#### What this exercise asks:
- A) In the article on the new gun control group, copy the stretch from "In a response" through "list of members.", swapping "lawmakers" for "legislators".
- B) Extend the article about the new gun control group past its final sentence.

#### Document extract:
Gun rights advocates decry apparent secrecy behind new gun control group

Questions abound as to the membership of the new American State Legislators for Gun Violence Prevention group, of whom just eight of 200 avowed members are known. (Photo: ASLGVP)

Questions abound as to the membership of the new American State Legislators for Gun Violence Prevention group, of whom just eight of 200 avowed members are known. (Photo: ASLGVP)

In a response to the debut of American State Legislators for Gun Violence Prevention, a group of some 200 lawmakers from all 50 states, a prominent Second Amendment activist is calling for a list of members.

The group — of which only eight members, mostly Democrats, are known — said at its initial press conference Monday that it will not yet publish the list of members, fearing political backlash. This doesn’t sit well with gun rights advocates who contend that both the secret roster and the undisclosed funding behind the new organization, be made public.

“Private lobbying organizations might expect to have some degree of privacy,” said Citizens Committee for the Right to Keep and Bear Arms Chairman Alan M. Gottlieb in a statement obtained by, “But when an organization consists of elected public officials, there must be complete transparency. The public deserves to know who belongs to this organization, and who is providing financial support.”

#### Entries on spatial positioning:
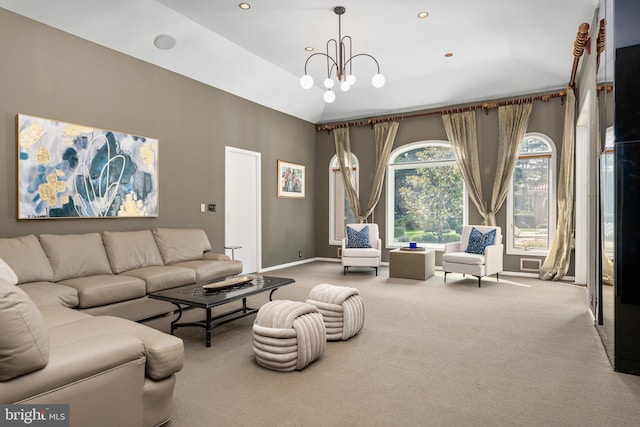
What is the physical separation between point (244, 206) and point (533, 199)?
515 cm

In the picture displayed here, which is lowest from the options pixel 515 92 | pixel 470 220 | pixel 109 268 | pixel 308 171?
pixel 109 268

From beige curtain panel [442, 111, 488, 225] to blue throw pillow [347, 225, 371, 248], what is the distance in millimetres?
2091

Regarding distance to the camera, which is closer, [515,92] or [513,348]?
[513,348]

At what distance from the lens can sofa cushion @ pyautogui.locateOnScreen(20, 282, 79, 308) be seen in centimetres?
330

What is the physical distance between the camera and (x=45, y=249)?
3.97 m

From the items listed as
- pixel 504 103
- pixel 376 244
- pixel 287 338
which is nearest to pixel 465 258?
pixel 376 244

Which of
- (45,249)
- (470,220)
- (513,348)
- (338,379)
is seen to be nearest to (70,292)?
(45,249)

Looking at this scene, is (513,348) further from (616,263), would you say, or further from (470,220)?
(470,220)

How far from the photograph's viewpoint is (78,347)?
1.92 meters

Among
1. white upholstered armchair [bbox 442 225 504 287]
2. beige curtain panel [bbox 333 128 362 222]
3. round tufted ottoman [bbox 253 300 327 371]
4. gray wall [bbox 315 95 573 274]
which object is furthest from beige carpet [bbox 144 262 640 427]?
beige curtain panel [bbox 333 128 362 222]

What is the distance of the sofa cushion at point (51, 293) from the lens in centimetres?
330

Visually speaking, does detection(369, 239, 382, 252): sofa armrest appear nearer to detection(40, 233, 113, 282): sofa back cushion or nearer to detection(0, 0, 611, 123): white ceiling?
detection(0, 0, 611, 123): white ceiling

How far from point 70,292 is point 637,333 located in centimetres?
463

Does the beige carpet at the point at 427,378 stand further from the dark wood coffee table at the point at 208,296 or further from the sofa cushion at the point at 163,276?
the sofa cushion at the point at 163,276
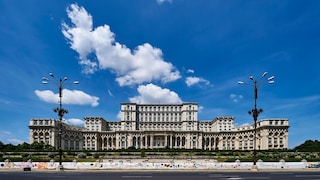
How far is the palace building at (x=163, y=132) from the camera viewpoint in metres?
115

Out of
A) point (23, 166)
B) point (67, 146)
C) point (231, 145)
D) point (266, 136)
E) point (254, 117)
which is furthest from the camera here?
point (231, 145)

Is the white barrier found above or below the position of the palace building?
above

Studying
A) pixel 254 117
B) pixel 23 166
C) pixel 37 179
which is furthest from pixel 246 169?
pixel 23 166

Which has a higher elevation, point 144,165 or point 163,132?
point 144,165

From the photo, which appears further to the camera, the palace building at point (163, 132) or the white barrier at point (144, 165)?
the palace building at point (163, 132)

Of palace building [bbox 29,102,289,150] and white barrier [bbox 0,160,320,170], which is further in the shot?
palace building [bbox 29,102,289,150]

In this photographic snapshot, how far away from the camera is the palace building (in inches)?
4545

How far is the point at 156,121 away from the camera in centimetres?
14562

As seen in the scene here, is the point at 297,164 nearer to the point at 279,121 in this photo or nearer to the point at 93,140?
the point at 279,121

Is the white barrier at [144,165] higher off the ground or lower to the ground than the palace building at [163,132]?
higher

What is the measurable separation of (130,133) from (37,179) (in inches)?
4545

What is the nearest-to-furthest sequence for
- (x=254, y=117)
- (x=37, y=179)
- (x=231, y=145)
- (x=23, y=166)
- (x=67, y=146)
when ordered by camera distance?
(x=37, y=179) < (x=254, y=117) < (x=23, y=166) < (x=67, y=146) < (x=231, y=145)

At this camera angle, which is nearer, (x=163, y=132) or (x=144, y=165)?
(x=144, y=165)

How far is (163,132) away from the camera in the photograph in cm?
13050
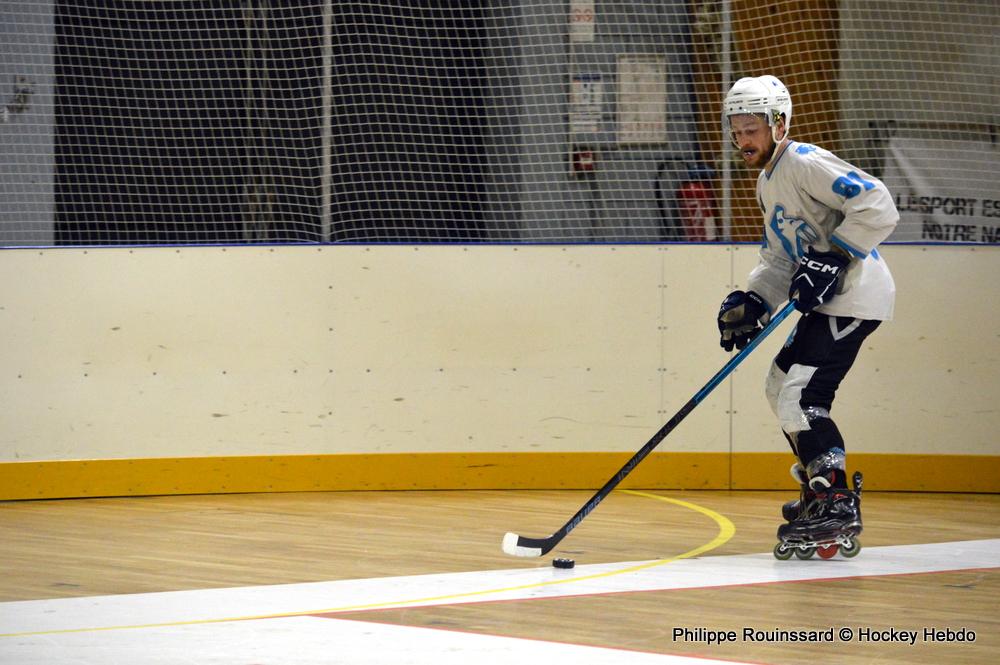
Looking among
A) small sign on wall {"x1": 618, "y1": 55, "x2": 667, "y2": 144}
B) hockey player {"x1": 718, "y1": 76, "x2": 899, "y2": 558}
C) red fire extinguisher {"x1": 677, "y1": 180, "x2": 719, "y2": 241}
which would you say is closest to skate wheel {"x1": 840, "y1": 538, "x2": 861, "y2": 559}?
hockey player {"x1": 718, "y1": 76, "x2": 899, "y2": 558}

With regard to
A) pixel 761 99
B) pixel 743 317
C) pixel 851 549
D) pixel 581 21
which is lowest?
pixel 851 549

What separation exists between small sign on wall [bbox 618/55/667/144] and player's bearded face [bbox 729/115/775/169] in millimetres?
2411

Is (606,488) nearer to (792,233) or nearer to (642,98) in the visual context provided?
(792,233)

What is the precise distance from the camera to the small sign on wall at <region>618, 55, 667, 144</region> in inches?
246

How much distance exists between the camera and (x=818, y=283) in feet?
11.6

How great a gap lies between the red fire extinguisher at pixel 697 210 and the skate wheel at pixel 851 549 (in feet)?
7.37

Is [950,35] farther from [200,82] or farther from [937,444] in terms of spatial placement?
[200,82]

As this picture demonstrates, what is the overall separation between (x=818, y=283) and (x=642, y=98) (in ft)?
10.2

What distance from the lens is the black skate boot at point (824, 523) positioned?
142 inches

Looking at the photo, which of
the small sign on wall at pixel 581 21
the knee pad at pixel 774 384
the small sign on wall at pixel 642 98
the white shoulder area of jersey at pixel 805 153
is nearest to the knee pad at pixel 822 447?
the knee pad at pixel 774 384

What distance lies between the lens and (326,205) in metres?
5.40

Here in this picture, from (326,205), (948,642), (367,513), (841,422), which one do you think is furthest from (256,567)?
(841,422)

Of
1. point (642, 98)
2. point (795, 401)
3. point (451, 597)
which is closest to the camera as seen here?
point (451, 597)

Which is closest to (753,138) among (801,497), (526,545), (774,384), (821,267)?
(821,267)
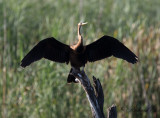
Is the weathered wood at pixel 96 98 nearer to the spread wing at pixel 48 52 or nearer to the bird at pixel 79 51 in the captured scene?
the bird at pixel 79 51

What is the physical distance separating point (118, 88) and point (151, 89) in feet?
1.95

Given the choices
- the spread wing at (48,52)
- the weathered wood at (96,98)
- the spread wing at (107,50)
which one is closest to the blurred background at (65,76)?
the spread wing at (48,52)

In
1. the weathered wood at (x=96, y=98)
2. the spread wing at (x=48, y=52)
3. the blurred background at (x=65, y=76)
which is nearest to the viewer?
the weathered wood at (x=96, y=98)

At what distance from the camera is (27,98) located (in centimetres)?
562

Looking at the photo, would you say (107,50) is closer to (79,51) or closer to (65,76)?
(79,51)

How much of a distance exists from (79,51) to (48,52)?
13.2 inches

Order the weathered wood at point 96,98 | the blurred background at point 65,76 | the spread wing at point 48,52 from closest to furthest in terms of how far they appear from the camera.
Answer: the weathered wood at point 96,98 → the spread wing at point 48,52 → the blurred background at point 65,76

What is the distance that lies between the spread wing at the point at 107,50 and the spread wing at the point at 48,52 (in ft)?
0.79

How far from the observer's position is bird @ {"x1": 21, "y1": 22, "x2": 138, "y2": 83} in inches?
162

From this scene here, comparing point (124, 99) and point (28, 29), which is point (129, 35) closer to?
point (124, 99)

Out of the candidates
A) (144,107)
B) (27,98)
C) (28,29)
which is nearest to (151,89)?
(144,107)

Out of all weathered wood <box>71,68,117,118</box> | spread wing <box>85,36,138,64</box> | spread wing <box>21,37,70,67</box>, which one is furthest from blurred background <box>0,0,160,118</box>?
weathered wood <box>71,68,117,118</box>

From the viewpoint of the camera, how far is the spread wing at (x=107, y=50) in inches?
164

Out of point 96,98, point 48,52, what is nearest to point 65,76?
point 48,52
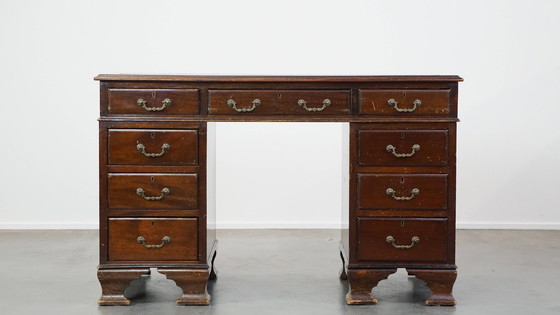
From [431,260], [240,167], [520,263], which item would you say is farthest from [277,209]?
→ [431,260]

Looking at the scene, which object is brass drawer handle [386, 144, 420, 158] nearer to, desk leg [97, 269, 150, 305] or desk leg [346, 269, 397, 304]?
desk leg [346, 269, 397, 304]

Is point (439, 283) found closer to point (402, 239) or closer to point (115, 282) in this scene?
point (402, 239)

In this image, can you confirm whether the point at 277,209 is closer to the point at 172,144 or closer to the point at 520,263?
the point at 520,263

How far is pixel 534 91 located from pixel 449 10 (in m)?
0.83

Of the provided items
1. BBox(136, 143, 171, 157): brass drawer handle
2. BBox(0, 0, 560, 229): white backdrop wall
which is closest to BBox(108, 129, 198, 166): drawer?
BBox(136, 143, 171, 157): brass drawer handle

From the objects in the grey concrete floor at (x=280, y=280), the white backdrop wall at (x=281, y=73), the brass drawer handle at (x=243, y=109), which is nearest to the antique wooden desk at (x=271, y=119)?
the brass drawer handle at (x=243, y=109)

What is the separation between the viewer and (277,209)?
638 centimetres

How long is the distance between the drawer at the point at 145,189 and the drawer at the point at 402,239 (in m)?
0.84

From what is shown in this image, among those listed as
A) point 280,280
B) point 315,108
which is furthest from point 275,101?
point 280,280

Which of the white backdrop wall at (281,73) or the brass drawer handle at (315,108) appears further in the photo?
the white backdrop wall at (281,73)

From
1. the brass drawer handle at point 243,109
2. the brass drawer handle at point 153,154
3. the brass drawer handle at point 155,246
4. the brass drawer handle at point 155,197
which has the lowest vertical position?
the brass drawer handle at point 155,246

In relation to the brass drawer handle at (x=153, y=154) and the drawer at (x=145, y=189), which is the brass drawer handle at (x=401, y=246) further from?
the brass drawer handle at (x=153, y=154)

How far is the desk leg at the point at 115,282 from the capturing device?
13.6ft

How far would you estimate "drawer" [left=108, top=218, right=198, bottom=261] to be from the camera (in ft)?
13.6
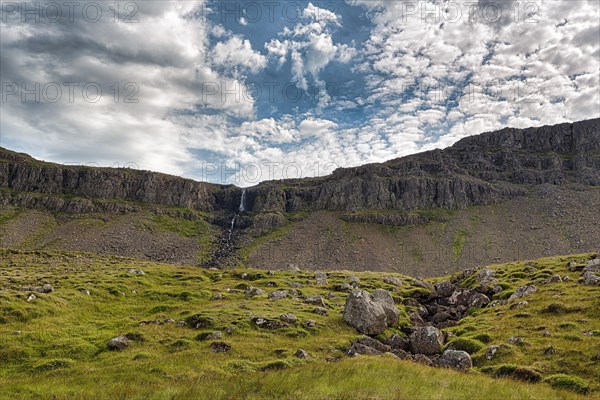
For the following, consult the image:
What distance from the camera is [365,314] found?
1523 inches

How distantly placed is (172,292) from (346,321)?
2520 centimetres

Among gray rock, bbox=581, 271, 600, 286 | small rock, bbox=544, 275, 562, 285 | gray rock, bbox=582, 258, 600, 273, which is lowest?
small rock, bbox=544, 275, 562, 285

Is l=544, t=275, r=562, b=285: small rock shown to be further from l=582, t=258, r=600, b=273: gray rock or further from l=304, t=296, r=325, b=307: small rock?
l=304, t=296, r=325, b=307: small rock

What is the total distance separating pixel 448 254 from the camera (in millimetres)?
171375

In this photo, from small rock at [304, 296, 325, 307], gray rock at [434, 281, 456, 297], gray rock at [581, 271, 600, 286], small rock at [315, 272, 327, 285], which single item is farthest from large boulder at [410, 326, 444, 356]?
small rock at [315, 272, 327, 285]

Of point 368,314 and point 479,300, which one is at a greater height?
point 368,314

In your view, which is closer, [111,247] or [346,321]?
[346,321]

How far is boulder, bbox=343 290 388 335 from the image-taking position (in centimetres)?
3788

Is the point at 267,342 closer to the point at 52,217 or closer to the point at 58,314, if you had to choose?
the point at 58,314

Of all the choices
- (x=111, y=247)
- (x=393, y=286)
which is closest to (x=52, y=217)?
(x=111, y=247)

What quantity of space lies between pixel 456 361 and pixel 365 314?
1301cm

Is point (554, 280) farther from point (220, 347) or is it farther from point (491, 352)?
point (220, 347)

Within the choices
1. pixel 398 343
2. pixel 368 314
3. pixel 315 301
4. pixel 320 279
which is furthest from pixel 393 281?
pixel 398 343

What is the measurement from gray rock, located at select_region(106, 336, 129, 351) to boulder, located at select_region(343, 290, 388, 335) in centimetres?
2193
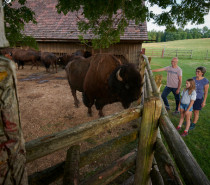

#### Answer set:
- A)
In a response to the debut of American State Legislators for Gun Violence Prevention, a group of some 200 legislators from all 50 states, a prominent Second Amendment activist is calling for a list of members.

- B)
Gottlieb argues that elected officials who take a stand to promote an agenda that takes a stand on constitutional rights should be prepared for a backlash that comes along with such actions.

“Gun owners in all 50 states deserve to know, before legislative sessions begin next month, which lawmakers in their states will be pushing this new group’s agenda,” Gottlieb continued. “And they also deserve to know who is paying for it.”

Other national gun control groups composed of elected officials take great pains to make their membership known.

Former New York Mayor Michael Bloomberg’s Mayors Against Illegal Guns Organization, which claims at times as many as 1,000 members, has since its founding in 2006 listed its membership by city on their website. This list constantly shifts which has led to incidents of misidentification, roster removals, and disavowals.

In September, when the new Prosecutors Against Gun Violence gun control group was formed, it immediately announced the roster of its 23 big name criminal prosecutors and has maintained a running tally on its social media accounts of new members and board.

Even the little-known National Law Enforcement Partnership to Prevent Gun Violence, composed of an alliance of various police chief lobbying groups, publicly details both its leadership and agenda.

However, the new ASLGVP group, led by New York Assemblyman Brian Kavanagh, D-Manhattan, is largely an unknown quantity, with the exception of the eight members named this week.

Its mailing address is a post office box in New York City’s Madison Square Station.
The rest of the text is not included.